+++ Excerpted passage +++

Parallel to that research, the DG had numerous conversations as to how new TLD applicants can be better informed about potential name collision issues prior to their application. The 2012 round relied on DITL data, which is typically only an annual event, and the data is not generally easily accessed/analyzed/published for or by applicants. Looking at alternative ways to get more data to applicants in a more digestible form, NCAP talked to ITHI about updating their name collision measurements and talked about how ICANN’s L-root could be potentially well positioned to extend their current name collision measurements – which they actually already have[1].

But as stated in the comments and is well known both ITHI and the L-root name collision data is only a subset of the RSS and DNS ecosystem. To that end, the second study “Perspective” was performed to at least get a rough measurement as to how representative name collision traffic is at various parts of the DNS. This study was conducted to fulfill the NCAP Study 2 scope and to answer Board questions in a prudent way, in such that it helps support and provide rough guardrails about how complete top-N non-existent TLD lists (either ranked by volume or source diversity) would be to the applicants. In other words, to understand what caveats applicants should know about when looking at these types of lists (e.g. if the applicant’s string is seen on these top-N lists, it definitely has some name collision issues; however, if the applicant’ string is not seen, it doesn’t guarantee there are no name collisions, given the constrained ).

The major theme of comments seems to be on two primary concerns: 1.) Using a threshold limit to identify top talkers and 2.) PRR to RSS data measurements are not apples to apples.

The first concern focuses on the measurements established in “Perspective” using the 90th percentile of total traffic to identify source IP addresses to compare between RSIs. This is a threshold based on query volume, but it constitutes 90% of total traffic. It is unclear as to how something that constitutes 90% of total traffic is a “biased subset”.

An analysis was presented in Annex 2 that further examines the long tail of low querying IP addresses, identifies a different threshold level based on behavioral data, and reassesses the entire RSI to RSI similarity measurement. The findings from that continue to support that any RSI is largely representative of what is happening at the RSS and supports the goal of this work to recommend that top-N lists be published by sources with the caveats previously mentioned and identified in this work.

This reexamination showed that most low querying source IP addresses were for root priming queries, RFC 8145 trust anchor signals, domains under the qq.com domain, queries for delegated TLDs, and a sprinkle of DNS-SD queries with strange encodings that accounted for the vast majority of NXDomain requests (besides RFC 8145 signals).  Those queried names are not representative of what the general RSS observes nor are they relevant to name collisions or the scope of the NCAP DG.

+++

> To do:
A. In the name collision passage, what share of total traffic does the 90th percentile threshold used in "Perspective" constitute?
B. Please translate this sentence from the name collision passage into French: "This is a threshold based on query volume, but it constitutes 90% of total traffic."
C. Pick up the name collision passage after its last sentence and continue it.

+++ Extracted material +++

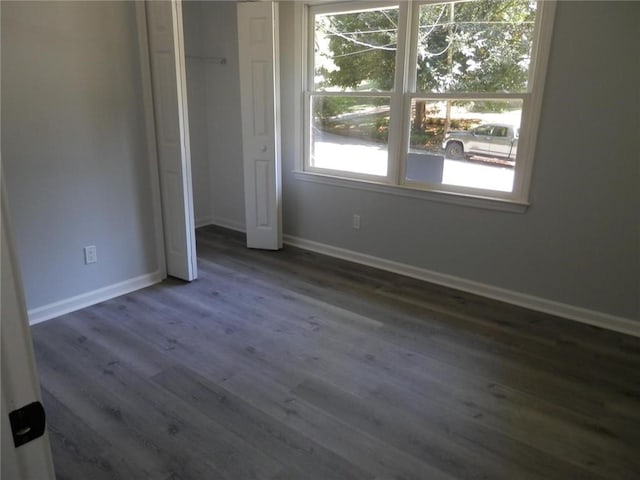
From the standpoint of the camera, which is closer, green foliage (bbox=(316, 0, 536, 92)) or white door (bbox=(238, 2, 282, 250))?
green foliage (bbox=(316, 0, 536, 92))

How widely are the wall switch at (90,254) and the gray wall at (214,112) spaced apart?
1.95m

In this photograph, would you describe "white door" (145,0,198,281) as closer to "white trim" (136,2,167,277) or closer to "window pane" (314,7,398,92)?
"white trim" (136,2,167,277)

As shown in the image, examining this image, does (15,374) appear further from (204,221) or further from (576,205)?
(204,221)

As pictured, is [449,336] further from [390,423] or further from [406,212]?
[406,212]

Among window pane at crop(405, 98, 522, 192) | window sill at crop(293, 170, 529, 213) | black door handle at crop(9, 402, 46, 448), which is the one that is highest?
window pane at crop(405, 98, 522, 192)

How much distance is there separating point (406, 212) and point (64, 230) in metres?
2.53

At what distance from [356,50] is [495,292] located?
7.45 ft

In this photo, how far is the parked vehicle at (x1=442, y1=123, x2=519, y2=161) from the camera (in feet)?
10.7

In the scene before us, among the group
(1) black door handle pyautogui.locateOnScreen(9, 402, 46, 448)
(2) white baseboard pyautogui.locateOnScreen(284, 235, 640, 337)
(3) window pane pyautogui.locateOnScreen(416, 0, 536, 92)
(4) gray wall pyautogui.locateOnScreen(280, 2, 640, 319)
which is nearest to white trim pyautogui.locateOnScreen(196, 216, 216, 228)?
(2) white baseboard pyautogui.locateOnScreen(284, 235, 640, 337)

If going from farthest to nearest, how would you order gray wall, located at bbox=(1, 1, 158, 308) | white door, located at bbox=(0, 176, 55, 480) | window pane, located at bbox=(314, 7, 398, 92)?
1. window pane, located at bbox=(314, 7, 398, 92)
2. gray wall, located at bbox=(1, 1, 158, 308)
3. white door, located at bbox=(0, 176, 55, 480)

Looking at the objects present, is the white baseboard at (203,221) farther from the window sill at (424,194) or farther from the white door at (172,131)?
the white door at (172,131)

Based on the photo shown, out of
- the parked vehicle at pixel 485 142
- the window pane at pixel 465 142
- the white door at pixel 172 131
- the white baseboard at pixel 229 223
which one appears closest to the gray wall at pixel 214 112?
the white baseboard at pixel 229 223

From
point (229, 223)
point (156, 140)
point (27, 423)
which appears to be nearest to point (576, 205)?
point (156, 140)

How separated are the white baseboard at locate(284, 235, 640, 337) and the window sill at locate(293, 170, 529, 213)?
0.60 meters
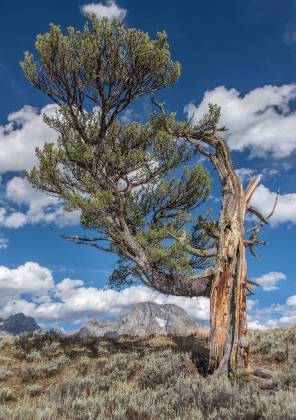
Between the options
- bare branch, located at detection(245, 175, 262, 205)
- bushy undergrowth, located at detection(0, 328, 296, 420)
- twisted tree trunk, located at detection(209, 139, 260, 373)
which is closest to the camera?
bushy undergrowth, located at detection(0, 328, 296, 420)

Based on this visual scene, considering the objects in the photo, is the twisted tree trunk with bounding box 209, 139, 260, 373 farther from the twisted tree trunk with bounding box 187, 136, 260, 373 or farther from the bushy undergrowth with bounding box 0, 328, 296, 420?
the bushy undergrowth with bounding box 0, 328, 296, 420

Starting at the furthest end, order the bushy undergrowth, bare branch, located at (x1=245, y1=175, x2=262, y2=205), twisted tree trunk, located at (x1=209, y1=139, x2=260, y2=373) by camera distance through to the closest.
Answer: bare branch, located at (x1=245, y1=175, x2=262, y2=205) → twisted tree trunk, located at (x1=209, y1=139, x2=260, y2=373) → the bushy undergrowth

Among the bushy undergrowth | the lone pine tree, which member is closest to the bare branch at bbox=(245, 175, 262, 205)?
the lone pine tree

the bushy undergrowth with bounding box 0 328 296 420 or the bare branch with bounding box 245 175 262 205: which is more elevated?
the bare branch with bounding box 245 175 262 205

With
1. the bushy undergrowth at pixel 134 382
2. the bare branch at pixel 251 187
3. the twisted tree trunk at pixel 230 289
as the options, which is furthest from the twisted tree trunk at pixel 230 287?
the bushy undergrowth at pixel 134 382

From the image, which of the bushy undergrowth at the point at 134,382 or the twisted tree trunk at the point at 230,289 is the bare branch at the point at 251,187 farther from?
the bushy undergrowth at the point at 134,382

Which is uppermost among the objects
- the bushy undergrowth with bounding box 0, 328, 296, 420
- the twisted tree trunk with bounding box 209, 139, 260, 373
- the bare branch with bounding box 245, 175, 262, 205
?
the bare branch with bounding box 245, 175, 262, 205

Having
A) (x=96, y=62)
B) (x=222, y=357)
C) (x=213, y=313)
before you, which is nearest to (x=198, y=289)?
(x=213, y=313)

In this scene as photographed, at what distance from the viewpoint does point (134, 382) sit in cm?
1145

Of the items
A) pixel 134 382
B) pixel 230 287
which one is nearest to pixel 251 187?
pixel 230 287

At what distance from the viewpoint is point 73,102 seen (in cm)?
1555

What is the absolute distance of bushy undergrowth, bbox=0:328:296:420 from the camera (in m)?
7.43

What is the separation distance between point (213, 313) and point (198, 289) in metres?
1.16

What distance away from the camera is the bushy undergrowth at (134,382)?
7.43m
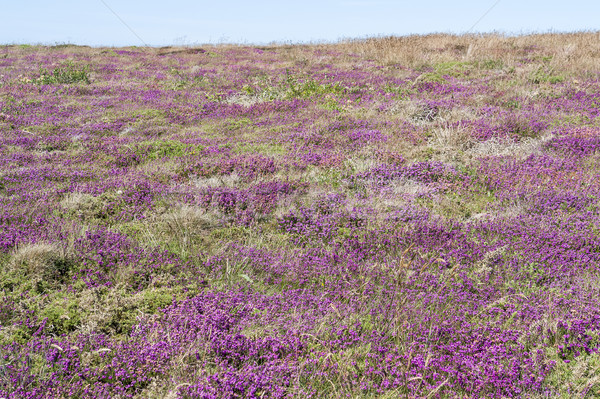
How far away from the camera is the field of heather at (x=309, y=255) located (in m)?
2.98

+++

> Answers to the exercises:
A. 90% of total traffic.

B. Il s'agit d'un seuil fondé sur le volume de requêtes, mais il représente 90 % du trafic total.

C.
Further examination of those low querying source IP addresses shows that they _behave _very _differently than ~92% of the source IPs contributing to 2020 DITL. They receive a very low amount of NXDomain responses (sub 10%) and query for a large amount of the previously mentioned query names. Further examination of the entire IP source addresses based on query volume and their response code clearly depict a dichotomy in _behavior between low query sources and the sources that make up the majority of RSS traffic (Annex 2 Figure 1 and 2).

Using this new behavioral insight, a new conservative threshold minimum of 1,000 queries per source IP address was selected. This new gating of IP addresses results in the inclusion of the top 1.3M IPs and represents 98% of total 2020 DITL queries. Using this new set of source IPs, RSI similarity measurements were recalculated. The overall pairwise similarity measured 0.86 (compared to the previous .96). This data continues to support the goal of this work to establish a general broad stroke statement that top-N lists provided by sources are generally representative – and based on data available to / via ICANN org in support of the new gTLD program.

It is unclear as to what a behavioral analysis is and how that analysis would help inform or refine the current measurements or how such an analysis would also avoid using threshold limits. Based on the data presented in Annex 2, further refining of the source IP address that constitute only 2% of total traffic will have negligible impact to the results presented. That amount of error can be noted and documented in a residual risk registry.  The excluded 2% of source IPs are not material in the terms of total query volume or behavior and certainly not material for the broad stroke goal of supporting the top-N lists for applicants.

The second concern focuses on the appropriateness of comparing PRR and RSS top non-existent TLDs. Due to PII and other data sensitivity concerns, obtaining PRR data was extremely challenging. Based on the willingness to only share very highly aggregated data, query volume and source diversity were the only data provided by the PRR. This is the first time PRR has been available (even at this very coarse level) for name collision analysis purposes. The underlying fact that notable differences are seen and documented is a first within the context of name collisions. That finding alone is important information for the NCAP and its evaluation of how to answer the Board’s questions.

In spirit of progressing NCAP DG objectives and answering the Board questions, any dissenting views will have an opportunity to be captured.

Matt
[1] https://ithi.research.icann.org/rarends/

From: NCAP-Discuss <ncap-discuss-bounces at icann.org> on behalf of Casey Deccio <casey at deccio.net>
Date: Tuesday, January 25, 2022 at 1:25 AM
To: "ncap-discuss at icann.org" <ncap-discuss at icann.org>
Subject: [EXTERNAL] Re: [NCAP-Discuss] Last call for A Perspective Study of DNS Queries for Non-Existent Top-Level Domains

Caution: This email originated from outside the organization. Do not click links or open attachments unless you recognize the sender and know the content is safe.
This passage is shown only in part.